Reproduce all records verbatim.

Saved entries
>>>

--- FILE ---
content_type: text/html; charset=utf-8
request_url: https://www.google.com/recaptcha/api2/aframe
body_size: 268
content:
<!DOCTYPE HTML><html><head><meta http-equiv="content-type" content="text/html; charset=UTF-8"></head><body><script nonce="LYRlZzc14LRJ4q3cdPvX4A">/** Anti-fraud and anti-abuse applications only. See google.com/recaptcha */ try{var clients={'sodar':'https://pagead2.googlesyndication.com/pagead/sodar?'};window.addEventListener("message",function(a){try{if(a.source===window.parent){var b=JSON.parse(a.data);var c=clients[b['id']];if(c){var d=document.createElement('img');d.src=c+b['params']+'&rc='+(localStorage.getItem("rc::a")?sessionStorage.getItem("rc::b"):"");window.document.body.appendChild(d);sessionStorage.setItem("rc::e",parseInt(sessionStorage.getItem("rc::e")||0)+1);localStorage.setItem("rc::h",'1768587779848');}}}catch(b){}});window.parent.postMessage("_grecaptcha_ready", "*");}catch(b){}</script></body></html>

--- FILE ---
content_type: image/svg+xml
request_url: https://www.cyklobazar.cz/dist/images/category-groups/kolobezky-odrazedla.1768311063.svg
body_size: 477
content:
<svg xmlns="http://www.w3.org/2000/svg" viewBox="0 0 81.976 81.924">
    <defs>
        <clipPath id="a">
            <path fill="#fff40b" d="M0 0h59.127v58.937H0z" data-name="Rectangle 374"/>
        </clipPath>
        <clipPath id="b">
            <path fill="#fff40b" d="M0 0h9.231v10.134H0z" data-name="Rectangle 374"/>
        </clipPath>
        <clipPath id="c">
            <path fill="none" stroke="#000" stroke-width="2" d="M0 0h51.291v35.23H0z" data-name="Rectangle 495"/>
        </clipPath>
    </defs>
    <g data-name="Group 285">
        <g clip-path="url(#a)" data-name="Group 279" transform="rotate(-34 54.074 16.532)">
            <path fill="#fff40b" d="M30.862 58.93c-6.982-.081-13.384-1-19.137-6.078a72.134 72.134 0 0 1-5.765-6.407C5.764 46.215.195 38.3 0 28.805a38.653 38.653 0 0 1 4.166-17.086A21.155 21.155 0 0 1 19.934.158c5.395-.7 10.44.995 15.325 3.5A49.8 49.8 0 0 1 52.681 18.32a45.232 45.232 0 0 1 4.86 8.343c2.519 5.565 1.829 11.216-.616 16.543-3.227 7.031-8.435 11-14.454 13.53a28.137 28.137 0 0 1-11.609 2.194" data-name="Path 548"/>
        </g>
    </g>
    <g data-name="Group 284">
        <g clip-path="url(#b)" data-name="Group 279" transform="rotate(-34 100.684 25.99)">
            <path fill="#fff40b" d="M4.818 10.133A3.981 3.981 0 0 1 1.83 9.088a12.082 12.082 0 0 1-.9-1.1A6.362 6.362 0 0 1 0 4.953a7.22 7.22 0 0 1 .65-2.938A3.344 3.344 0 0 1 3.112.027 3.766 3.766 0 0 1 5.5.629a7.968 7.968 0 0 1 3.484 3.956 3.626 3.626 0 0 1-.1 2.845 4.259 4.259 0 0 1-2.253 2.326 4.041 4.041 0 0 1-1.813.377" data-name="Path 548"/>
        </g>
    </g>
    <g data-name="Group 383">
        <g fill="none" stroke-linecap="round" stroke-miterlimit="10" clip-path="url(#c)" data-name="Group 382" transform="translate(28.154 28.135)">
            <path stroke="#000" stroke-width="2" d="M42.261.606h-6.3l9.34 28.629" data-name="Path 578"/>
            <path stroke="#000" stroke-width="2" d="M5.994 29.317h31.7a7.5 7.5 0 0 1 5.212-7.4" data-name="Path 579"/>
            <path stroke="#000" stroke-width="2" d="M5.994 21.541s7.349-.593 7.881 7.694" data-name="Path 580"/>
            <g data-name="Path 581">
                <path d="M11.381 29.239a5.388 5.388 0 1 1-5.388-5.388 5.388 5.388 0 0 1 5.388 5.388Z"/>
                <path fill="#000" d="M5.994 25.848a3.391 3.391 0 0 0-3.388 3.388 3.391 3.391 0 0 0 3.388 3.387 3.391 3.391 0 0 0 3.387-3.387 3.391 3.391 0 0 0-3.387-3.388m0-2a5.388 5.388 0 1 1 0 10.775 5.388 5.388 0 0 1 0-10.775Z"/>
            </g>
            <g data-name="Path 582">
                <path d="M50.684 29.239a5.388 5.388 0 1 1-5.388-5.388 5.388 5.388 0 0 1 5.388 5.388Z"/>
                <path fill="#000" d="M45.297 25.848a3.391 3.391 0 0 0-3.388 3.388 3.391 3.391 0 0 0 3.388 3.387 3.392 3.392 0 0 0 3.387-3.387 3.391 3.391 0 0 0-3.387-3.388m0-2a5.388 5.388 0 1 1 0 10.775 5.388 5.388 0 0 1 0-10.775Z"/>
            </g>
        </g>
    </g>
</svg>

<<<

*Completed exercise*:
--- FILE ---
content_type: text/html; charset=utf-8
request_url: https://www.google.com/recaptcha/api2/aframe
body_size: 268
content:
<!DOCTYPE HTML><html><head><meta http-equiv="content-type" content="text/html; charset=UTF-8"></head><body><script nonce="LYRlZzc14LRJ4q3cdPvX4A">/** Anti-fraud and anti-abuse applications only. See google.com/recaptcha */ try{var clients={'sodar':'https://pagead2.googlesyndication.com/pagead/sodar?'};window.addEventListener("message",function(a){try{if(a.source===window.parent){var b=JSON.parse(a.data);var c=clients[b['id']];if(c){var d=document.createElement('img');d.src=c+b['params']+'&rc='+(localStorage.getItem("rc::a")?sessionStorage.getItem("rc::b"):"");window.document.body.appendChild(d);sessionStorage.setItem("rc::e",parseInt(sessionStorage.getItem("rc::e")||0)+1);localStorage.setItem("rc::h",'1768587779848');}}}catch(b){}});window.parent.postMessage("_grecaptcha_ready", "*");}catch(b){}</script></body></html>

--- FILE ---
content_type: image/svg+xml
request_url: https://www.cyklobazar.cz/dist/images/category-groups/kolobezky-odrazedla.1768311063.svg
body_size: 477
content:
<svg xmlns="http://www.w3.org/2000/svg" viewBox="0 0 81.976 81.924">
    <defs>
        <clipPath id="a">
            <path fill="#fff40b" d="M0 0h59.127v58.937H0z" data-name="Rectangle 374"/>
        </clipPath>
        <clipPath id="b">
            <path fill="#fff40b" d="M0 0h9.231v10.134H0z" data-name="Rectangle 374"/>
        </clipPath>
        <clipPath id="c">
            <path fill="none" stroke="#000" stroke-width="2" d="M0 0h51.291v35.23H0z" data-name="Rectangle 495"/>
        </clipPath>
    </defs>
    <g data-name="Group 285">
        <g clip-path="url(#a)" data-name="Group 279" transform="rotate(-34 54.074 16.532)">
            <path fill="#fff40b" d="M30.862 58.93c-6.982-.081-13.384-1-19.137-6.078a72.134 72.134 0 0 1-5.765-6.407C5.764 46.215.195 38.3 0 28.805a38.653 38.653 0 0 1 4.166-17.086A21.155 21.155 0 0 1 19.934.158c5.395-.7 10.44.995 15.325 3.5A49.8 49.8 0 0 1 52.681 18.32a45.232 45.232 0 0 1 4.86 8.343c2.519 5.565 1.829 11.216-.616 16.543-3.227 7.031-8.435 11-14.454 13.53a28.137 28.137 0 0 1-11.609 2.194" data-name="Path 548"/>
        </g>
    </g>
    <g data-name="Group 284">
        <g clip-path="url(#b)" data-name="Group 279" transform="rotate(-34 100.684 25.99)">
            <path fill="#fff40b" d="M4.818 10.133A3.981 3.981 0 0 1 1.83 9.088a12.082 12.082 0 0 1-.9-1.1A6.362 6.362 0 0 1 0 4.953a7.22 7.22 0 0 1 .65-2.938A3.344 3.344 0 0 1 3.112.027 3.766 3.766 0 0 1 5.5.629a7.968 7.968 0 0 1 3.484 3.956 3.626 3.626 0 0 1-.1 2.845 4.259 4.259 0 0 1-2.253 2.326 4.041 4.041 0 0 1-1.813.377" data-name="Path 548"/>
        </g>
    </g>
    <g data-name="Group 383">
        <g fill="none" stroke-linecap="round" stroke-miterlimit="10" clip-path="url(#c)" data-name="Group 382" transform="translate(28.154 28.135)">
            <path stroke="#000" stroke-width="2" d="M42.261.606h-6.3l9.34 28.629" data-name="Path 578"/>
            <path stroke="#000" stroke-width="2" d="M5.994 29.317h31.7a7.5 7.5 0 0 1 5.212-7.4" data-name="Path 579"/>
            <path stroke="#000" stroke-width="2" d="M5.994 21.541s7.349-.593 7.881 7.694" data-name="Path 580"/>
            <g data-name="Path 581">
                <path d="M11.381 29.239a5.388 5.388 0 1 1-5.388-5.388 5.388 5.388 0 0 1 5.388 5.388Z"/>
                <path fill="#000" d="M5.994 25.848a3.391 3.391 0 0 0-3.388 3.388 3.391 3.391 0 0 0 3.388 3.387 3.391 3.391 0 0 0 3.387-3.387 3.391 3.391 0 0 0-3.387-3.388m0-2a5.388 5.388 0 1 1 0 10.775 5.388 5.388 0 0 1 0-10.775Z"/>
            </g>
            <g data-name="Path 582">
                <path d="M50.684 29.239a5.388 5.388 0 1 1-5.388-5.388 5.388 5.388 0 0 1 5.388 5.388Z"/>
                <path fill="#000" d="M45.297 25.848a3.391 3.391 0 0 0-3.388 3.388 3.391 3.391 0 0 0 3.388 3.387 3.392 3.392 0 0 0 3.387-3.387 3.391 3.391 0 0 0-3.387-3.388m0-2a5.388 5.388 0 1 1 0 10.775 5.388 5.388 0 0 1 0-10.775Z"/>
            </g>
        </g>
    </g>
</svg>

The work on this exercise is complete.